WORK INSTRUCTIONS: Repeat exactly, and only, the lines from the line bearing "Is the bird's" through the end of the material. Do not copy the pictures.

*** AVAILABLE DATA ***

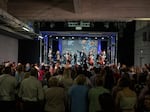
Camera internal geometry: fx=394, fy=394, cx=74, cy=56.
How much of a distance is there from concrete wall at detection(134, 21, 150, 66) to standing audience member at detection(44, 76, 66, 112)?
1652 cm

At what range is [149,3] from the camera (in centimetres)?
1795

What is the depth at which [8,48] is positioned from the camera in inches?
Result: 1030

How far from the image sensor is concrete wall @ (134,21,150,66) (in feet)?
82.3

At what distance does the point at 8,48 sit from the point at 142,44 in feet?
30.6

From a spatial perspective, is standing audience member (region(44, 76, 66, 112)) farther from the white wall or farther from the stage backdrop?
the stage backdrop

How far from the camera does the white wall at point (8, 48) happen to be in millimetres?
23844

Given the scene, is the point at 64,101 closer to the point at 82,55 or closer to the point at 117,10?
the point at 117,10

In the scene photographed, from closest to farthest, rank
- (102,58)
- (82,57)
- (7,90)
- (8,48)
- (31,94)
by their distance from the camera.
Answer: (31,94)
(7,90)
(8,48)
(102,58)
(82,57)

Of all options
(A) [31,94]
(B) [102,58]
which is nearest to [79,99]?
(A) [31,94]

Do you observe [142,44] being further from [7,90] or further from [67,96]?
[67,96]

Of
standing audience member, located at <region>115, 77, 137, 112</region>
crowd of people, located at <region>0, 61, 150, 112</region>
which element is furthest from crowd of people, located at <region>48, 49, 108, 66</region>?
standing audience member, located at <region>115, 77, 137, 112</region>

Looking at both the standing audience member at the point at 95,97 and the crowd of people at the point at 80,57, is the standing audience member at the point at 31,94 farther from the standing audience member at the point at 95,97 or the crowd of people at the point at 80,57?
the crowd of people at the point at 80,57

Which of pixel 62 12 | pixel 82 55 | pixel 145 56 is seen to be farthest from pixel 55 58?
pixel 62 12

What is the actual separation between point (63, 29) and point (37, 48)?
2.90m
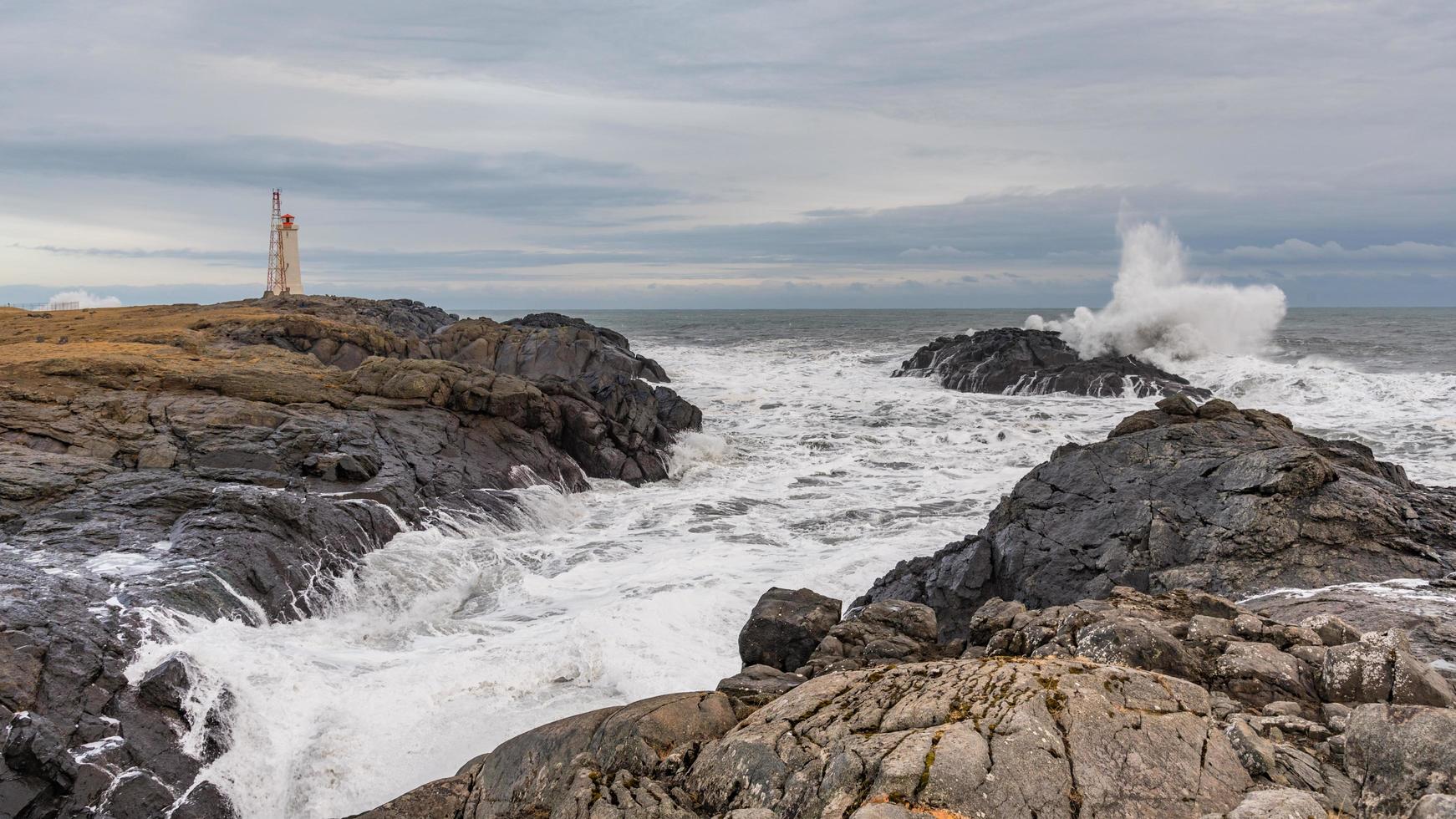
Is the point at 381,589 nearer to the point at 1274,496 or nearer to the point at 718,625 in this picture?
the point at 718,625

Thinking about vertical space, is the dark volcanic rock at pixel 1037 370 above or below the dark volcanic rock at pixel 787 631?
above

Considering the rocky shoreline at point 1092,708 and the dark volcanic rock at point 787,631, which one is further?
the dark volcanic rock at point 787,631

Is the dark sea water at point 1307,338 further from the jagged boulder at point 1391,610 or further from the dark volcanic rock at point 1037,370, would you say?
the jagged boulder at point 1391,610

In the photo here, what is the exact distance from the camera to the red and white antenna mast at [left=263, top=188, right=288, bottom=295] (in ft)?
195

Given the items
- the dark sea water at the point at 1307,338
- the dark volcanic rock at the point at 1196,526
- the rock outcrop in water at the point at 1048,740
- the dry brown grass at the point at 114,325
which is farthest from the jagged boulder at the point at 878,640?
the dark sea water at the point at 1307,338

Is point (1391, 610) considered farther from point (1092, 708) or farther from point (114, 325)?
point (114, 325)

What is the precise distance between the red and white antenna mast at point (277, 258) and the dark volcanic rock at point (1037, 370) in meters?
44.3

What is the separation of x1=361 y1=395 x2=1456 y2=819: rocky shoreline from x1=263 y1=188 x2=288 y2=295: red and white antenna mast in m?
60.0

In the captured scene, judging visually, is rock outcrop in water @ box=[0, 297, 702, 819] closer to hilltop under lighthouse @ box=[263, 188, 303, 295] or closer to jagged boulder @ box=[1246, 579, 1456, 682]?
jagged boulder @ box=[1246, 579, 1456, 682]

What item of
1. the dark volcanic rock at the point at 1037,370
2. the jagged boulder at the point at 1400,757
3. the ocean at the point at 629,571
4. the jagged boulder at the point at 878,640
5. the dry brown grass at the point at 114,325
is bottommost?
the ocean at the point at 629,571

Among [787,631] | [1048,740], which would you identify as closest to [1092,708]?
[1048,740]

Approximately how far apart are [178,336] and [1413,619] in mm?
32585

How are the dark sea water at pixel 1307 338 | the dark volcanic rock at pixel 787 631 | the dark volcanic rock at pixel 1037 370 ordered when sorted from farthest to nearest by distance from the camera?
the dark sea water at pixel 1307 338
the dark volcanic rock at pixel 1037 370
the dark volcanic rock at pixel 787 631

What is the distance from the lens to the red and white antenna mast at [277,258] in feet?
195
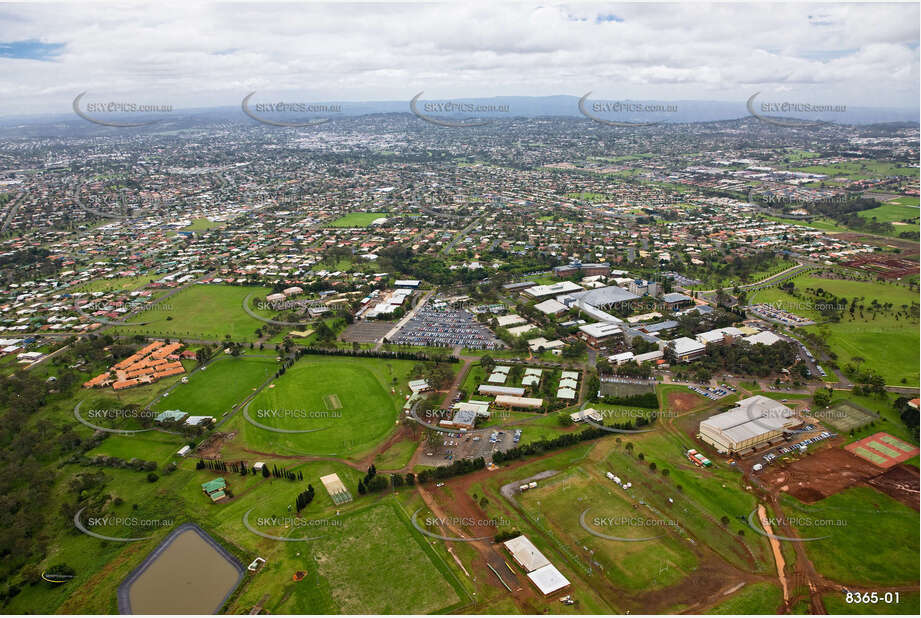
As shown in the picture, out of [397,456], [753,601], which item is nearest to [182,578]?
[397,456]

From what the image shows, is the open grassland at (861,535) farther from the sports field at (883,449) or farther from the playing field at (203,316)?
the playing field at (203,316)

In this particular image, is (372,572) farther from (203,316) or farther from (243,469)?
A: (203,316)

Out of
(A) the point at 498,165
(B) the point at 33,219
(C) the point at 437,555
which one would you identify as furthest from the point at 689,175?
(B) the point at 33,219

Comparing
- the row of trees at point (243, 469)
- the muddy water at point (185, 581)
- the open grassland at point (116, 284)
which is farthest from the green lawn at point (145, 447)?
the open grassland at point (116, 284)

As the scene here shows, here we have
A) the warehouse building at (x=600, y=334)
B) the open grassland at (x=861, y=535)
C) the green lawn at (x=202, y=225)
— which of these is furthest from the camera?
the green lawn at (x=202, y=225)

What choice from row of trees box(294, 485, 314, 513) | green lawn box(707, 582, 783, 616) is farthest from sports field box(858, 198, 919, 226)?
row of trees box(294, 485, 314, 513)

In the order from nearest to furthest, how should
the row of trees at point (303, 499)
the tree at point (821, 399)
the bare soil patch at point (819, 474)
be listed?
the row of trees at point (303, 499), the bare soil patch at point (819, 474), the tree at point (821, 399)

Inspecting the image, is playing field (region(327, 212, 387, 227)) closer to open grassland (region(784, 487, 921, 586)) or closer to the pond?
the pond
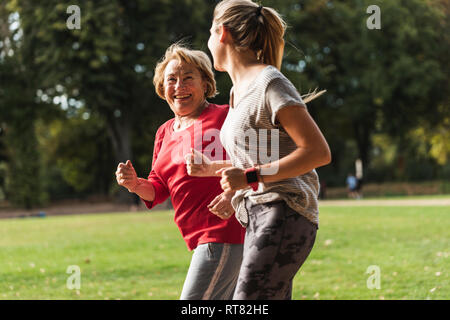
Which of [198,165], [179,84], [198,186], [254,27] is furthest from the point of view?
[179,84]

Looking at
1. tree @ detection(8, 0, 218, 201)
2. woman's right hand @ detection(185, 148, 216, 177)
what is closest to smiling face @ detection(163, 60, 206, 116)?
woman's right hand @ detection(185, 148, 216, 177)

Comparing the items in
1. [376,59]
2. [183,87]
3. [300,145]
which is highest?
[376,59]

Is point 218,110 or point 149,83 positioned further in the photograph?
Result: point 149,83

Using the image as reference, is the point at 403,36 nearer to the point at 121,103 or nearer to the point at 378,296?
the point at 121,103

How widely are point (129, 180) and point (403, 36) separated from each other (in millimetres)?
36953

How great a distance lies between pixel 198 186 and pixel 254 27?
3.24ft

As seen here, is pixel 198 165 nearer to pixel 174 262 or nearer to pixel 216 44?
pixel 216 44

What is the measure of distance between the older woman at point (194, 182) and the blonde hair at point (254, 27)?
0.62 metres

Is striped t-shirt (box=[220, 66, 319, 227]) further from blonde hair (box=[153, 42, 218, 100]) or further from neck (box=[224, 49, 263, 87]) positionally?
blonde hair (box=[153, 42, 218, 100])

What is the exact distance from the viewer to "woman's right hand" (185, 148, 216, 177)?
109 inches

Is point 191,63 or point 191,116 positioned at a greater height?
point 191,63

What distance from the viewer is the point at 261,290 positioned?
242cm

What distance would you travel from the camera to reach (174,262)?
1028 cm

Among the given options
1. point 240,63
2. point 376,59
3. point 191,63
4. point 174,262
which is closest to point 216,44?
point 240,63
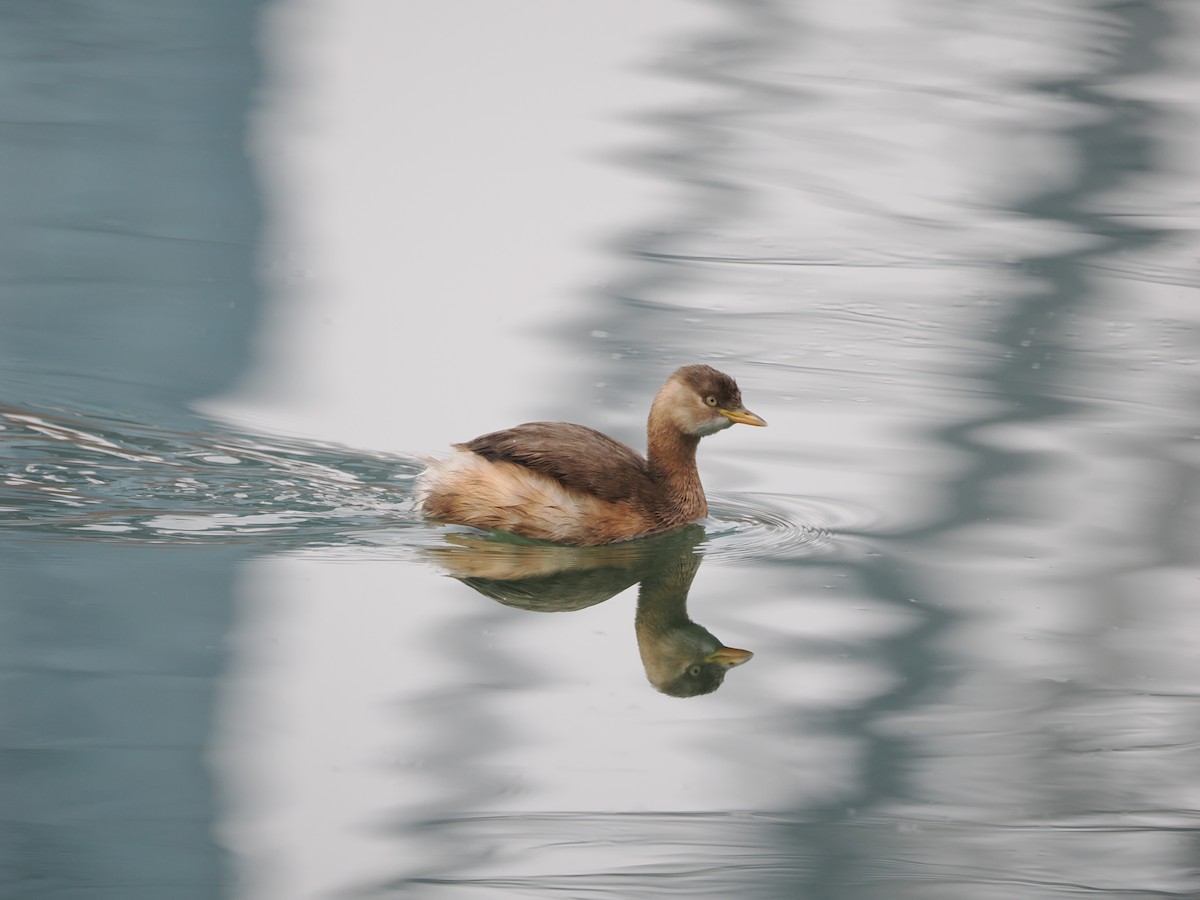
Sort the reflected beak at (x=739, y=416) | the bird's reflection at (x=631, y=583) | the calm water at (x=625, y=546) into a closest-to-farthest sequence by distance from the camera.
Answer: the calm water at (x=625, y=546), the bird's reflection at (x=631, y=583), the reflected beak at (x=739, y=416)

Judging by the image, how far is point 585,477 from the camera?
661 cm

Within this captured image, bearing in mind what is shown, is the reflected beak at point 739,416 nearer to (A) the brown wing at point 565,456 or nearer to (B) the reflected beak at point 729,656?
(A) the brown wing at point 565,456

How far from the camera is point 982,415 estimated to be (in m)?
8.00

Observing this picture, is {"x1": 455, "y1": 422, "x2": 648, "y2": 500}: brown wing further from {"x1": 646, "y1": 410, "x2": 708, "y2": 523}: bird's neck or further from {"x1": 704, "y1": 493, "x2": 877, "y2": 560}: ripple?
{"x1": 704, "y1": 493, "x2": 877, "y2": 560}: ripple

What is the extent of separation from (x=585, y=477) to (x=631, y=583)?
18.3 inches

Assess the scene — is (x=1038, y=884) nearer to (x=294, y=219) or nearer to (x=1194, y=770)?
(x=1194, y=770)

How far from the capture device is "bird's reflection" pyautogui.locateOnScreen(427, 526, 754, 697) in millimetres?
5516

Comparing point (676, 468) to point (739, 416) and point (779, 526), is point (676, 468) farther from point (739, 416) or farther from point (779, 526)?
point (779, 526)

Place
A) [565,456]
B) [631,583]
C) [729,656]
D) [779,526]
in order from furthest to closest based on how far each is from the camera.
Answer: [779,526], [565,456], [631,583], [729,656]

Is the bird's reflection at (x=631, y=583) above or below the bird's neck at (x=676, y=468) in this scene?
below

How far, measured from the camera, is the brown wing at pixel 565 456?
6590 mm

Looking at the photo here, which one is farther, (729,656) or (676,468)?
(676,468)

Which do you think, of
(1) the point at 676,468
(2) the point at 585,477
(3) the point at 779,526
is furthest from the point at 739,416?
→ (2) the point at 585,477

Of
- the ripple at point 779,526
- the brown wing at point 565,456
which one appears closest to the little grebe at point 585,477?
the brown wing at point 565,456
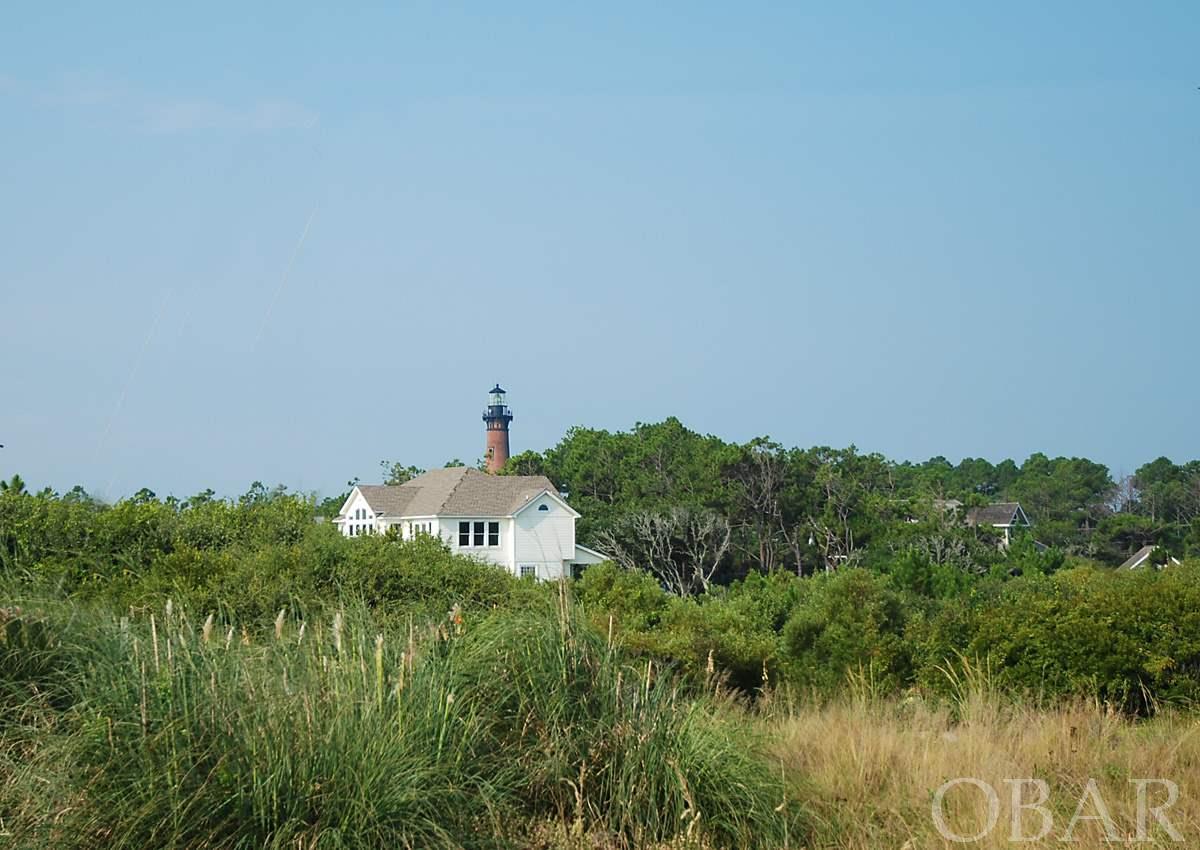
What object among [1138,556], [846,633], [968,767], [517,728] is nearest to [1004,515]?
[1138,556]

***

EXERCISE RESULT:
Is the bird's reflection at (x=631, y=583) above or below the bird's neck at (x=676, y=468) in this scene?
below

How far, measured from the camera, is the brown wing at pixel 565 456?
6590 mm

Looking at the photo here, which one is farther, (729,656) or (676,468)?
(676,468)

Which do you think, of
(1) the point at 676,468
(2) the point at 585,477
(3) the point at 779,526
is furthest from the point at 739,416?
→ (2) the point at 585,477

Of
- the ripple at point 779,526
- the brown wing at point 565,456
which one appears closest to the little grebe at point 585,477?
the brown wing at point 565,456
What object among [1138,556], [846,633], [968,767], [517,728] is nearest to [1004,515]?
[1138,556]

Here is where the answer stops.